I am willing to accept a modicum of secrecy in my US government. If the pillars of our democracy rest on a certain amount of secret alien dissection and Chinese cyberwar, I’ll go along. But one of those pillars is consent of the governed, and I cannot consent to stuff I don’t know about. A little-r republican system—in which people vote or don’t vote for various representatives based partly on what they do in office—does not work when we’re not sure what our government is doing. Call me Judy Garland, but I also believe that our elected leaders behave a little more scrupulously when they know the American people are watching. Secrecy protects Them from Us, and I personally am a longtime subscriber to the adage that government should fear the people and not the other way around. It’s Friday, as far as we know, and today’s link roundup is full of stories about things we should have known about earlier. Frankly, it’s harrowing. But before we get started, I think you need to watch this video.

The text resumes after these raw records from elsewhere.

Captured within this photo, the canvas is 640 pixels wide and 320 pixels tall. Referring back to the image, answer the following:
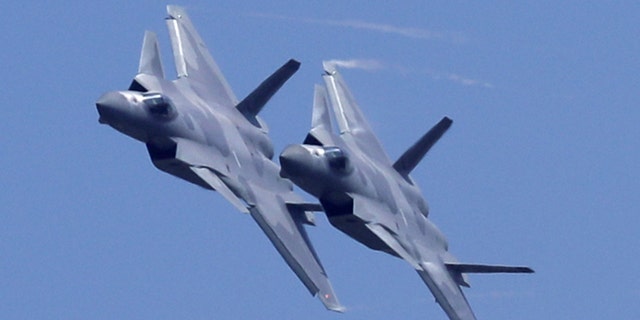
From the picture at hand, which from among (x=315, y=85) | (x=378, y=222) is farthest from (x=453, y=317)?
(x=315, y=85)

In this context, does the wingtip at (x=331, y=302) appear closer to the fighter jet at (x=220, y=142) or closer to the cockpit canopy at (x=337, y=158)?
the fighter jet at (x=220, y=142)

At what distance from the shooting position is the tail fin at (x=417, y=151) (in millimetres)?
48688

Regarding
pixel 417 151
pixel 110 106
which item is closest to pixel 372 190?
pixel 417 151

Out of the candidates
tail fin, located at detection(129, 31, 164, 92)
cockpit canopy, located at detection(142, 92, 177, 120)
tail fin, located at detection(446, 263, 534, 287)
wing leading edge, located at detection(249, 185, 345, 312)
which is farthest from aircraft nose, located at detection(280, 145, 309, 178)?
tail fin, located at detection(446, 263, 534, 287)

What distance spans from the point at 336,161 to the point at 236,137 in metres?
2.69

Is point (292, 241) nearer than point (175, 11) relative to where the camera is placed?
Yes

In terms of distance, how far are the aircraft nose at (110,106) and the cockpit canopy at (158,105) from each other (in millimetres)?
597

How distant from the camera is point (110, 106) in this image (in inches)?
1726

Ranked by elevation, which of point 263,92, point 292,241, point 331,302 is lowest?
point 331,302

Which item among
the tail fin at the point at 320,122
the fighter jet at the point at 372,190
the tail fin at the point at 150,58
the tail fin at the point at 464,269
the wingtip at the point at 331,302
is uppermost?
the tail fin at the point at 150,58

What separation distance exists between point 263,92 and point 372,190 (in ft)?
11.7

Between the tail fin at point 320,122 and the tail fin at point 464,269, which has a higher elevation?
the tail fin at point 320,122

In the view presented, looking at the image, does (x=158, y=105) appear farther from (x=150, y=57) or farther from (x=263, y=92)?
(x=263, y=92)

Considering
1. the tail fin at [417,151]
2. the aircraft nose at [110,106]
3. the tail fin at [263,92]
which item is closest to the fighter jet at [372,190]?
the tail fin at [417,151]
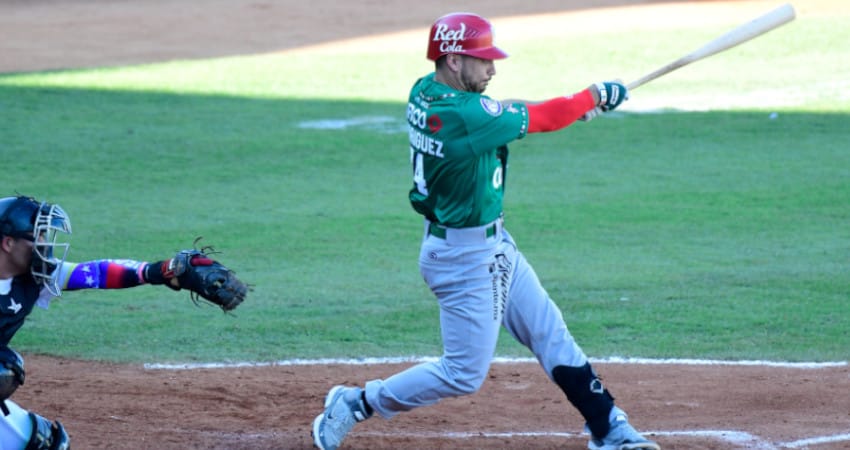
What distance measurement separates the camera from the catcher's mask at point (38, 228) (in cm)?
458

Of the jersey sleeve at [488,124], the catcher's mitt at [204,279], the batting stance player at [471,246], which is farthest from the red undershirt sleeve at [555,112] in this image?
the catcher's mitt at [204,279]

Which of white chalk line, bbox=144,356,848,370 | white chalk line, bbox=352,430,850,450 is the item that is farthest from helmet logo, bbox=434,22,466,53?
white chalk line, bbox=144,356,848,370

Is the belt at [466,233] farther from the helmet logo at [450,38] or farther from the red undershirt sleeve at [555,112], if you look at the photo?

Everyone’s favorite Meghan Gallagher sent me the foregoing ad for the new Microsoft Kin, which promises to do for cell phones what Bing did for internet search engines. If you’re wondering, the song is by Edward Sharpe and the Magnetic Zeros, a band I liked without reservation before they sold their best work to a phone commercial and forced me to yet again consider how much of my aesthetic taste is aesthetic taste and how much is just contrary esotericism.* Anywhom, the ad has provoked an extremely small firestorm of controversy, due to allegations by Consumer Reports that it promotes sexting. You remember sexting, right? It’s the totally real thing that teenagers do all the time nowadays, when they’re not cyberbullying or attending rainbow parties. I quote intrepid CR reporter Mike Gikas: “The video…includes a downright creepy sequence in which a young man is shown putting a Kin under his shirt and apparently snapping a picture of one of his naked breasts. The breast is then shown on the phone’s screen, just before the guy apparently sends it to someone.” Needless to say, Gikas did not get away with referring to a man’s bare chest as his “breasts,” or, worse, “the breast,” and comments-section hilarity ensued. Despite the obvious sophistication of its reporter, the CR piece prompted Microsoft to re-edit the spot so as to remove the breaxting, as well as change the Kin’s slogan from “Send a grainy picture of your breasts or breast!” to “We’re all in this together!” Except, of course, those of us who are peering at our phones. Which brings us to Combat! blog’s question of the day: Is it just impossible to sell a cell phone or what?